▸ GOALS:
a) Check each statement against the treble hook thread and answer yes or no, quoting the deciding words: (i) jcasey recommends hooks the same size as the factory ones; (ii) foreverfishing caught a redfish on the lure; (iii) dabutcher ties a loop knot for the super spook jr.
b) Summarize the treble hook thread in two sentences.
c) Carry on the treble hook thread from its last post.

▸ DOCUMENT EXCERPT:
--- BEGIN ---
# super spook jr.



## foreverfishing (Nov 30, 2012)

what size trebles do yall recommend for the super spook jr? any particular hook brands either? thanks.


----------



## jcasey (Oct 12, 2007)

I would recommend the same size as the factory. If you put hooks much bigger than what they came with, it will not work the same. That is ok though. Sometimes you can just put one bigger treble on the back and it makes the back end sink down in the water a little more. I always replaced my trebles with VMC hooks but that was just my preference.


----------



## foreverfishing (Nov 30, 2012)

jcasey said:


> I would recommend the same size as the factory. If you put hooks much bigger than what they came with, it will not work the same. That is ok though. Sometimes you can just put one bigger treble on the back and it makes the back end sink down in the water a little more. I always replaced my trebles with VMC hooks but that was just my preference.


 
that's kinda the problem. I got the lure from a friend who doesn't fish and it didn't have any trebles on it. i just threw two on it i had laying around so i could use it when i went fishing. i managed one trout with it but it still didn't have the right action no matter what i kept adjusting(line slack vs. retrieval speed)


----------



## Five Prongs Of Fury (Apr 15, 2008)

Are you tying a loop knot to the lure? Makes all the difference in the action.


----------



## dabutcher (Apr 19, 2008)

#2 EWG Gamakatsu. They look big but you will greatly increase your hookups. They will not hinder the action of the lure. They are also very strong and extremely sharp.

I don't tie a loop knot for the super spook jr. The work well without it and too much side to side action makes it a little tougher for a redfish to get the bait in its mouth.
--- END ---
▸ PROVIDED MATERIAL:
--- BEGIN ---
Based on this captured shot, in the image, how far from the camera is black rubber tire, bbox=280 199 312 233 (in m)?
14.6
--- END ---
▸ WRITTEN RESPONSES:
a)
(i) Yes: "I would recommend the same size as the factory."
(ii) No: "i managed one trout with it"
(iii) No: "I don't tie a loop knot for the super spook jr."

b) A poster asks what size and brand of treble hooks to use on a super spook jr., and one reply recommends factory-size hooks and mentions a personal preference for VMC. The poster explains that the lure came without trebles and still lacked the right action, after which one reply asks about a loop knot and another recommends #2 EWG Gamakatsu hooks and says the lure works well without a loop knot.

c)
----------



## captken (Feb 24, 2008)

*I remove the rear trebel entirely*

In place of the hook I tie a #2 through 1/0 Clouser Minnow or very light jigmon about 12" of 50# mono. I catch most of the fish on the Clouser.


----------



## Desert Eagle (Apr 25, 2012)

I always use a loop knot on ALL topwater "walk the dog" lures. On the larger lures, e.g., Super Spook or Chuggin Spooks, the lure size will not matter that much with lure action. But the smaller lures, e.g., H2O Express w/ only 2 hooks, the hook size will greatly affect the action. On all my my lures, I normally replace all trebels w/ 3 or 4 times stronger hooks. Too many times I've had my stock hooks straightened out on me. You can't tie line directly to most Badonkadonk topwater lures - the nose ring is too sharp snd will cut into the line, even loop knots when a bull is pulling on it. That's why the come with a heavy ring attached to the nose ring. 

I ABSOLUTELY CRAVE TOPWATER FISHING. YOU CAN WITNESS THE INITIAL HIT AS WELL AS THE SUCKING NOISE THE BULL, GATOR, BLUE, STRIPER, MAKES ON THAT INITIAL STRIKE!!! I fish topwater a lot.

Chuggin Spook. Same size as a Super Spook but only comes w/ 2 trebles. The nose end of the lure is greatly concaved and while "walkin' da dog," it throws tons of water everywhere and makes enough noise to wake most marine monsters!!!!

Just my opinions - from experience...


----------



## foreverfishing (Nov 30, 2012)

sometimes I tie a loop sometimes I don't. just depends on if im thinking about it. thanks for the info.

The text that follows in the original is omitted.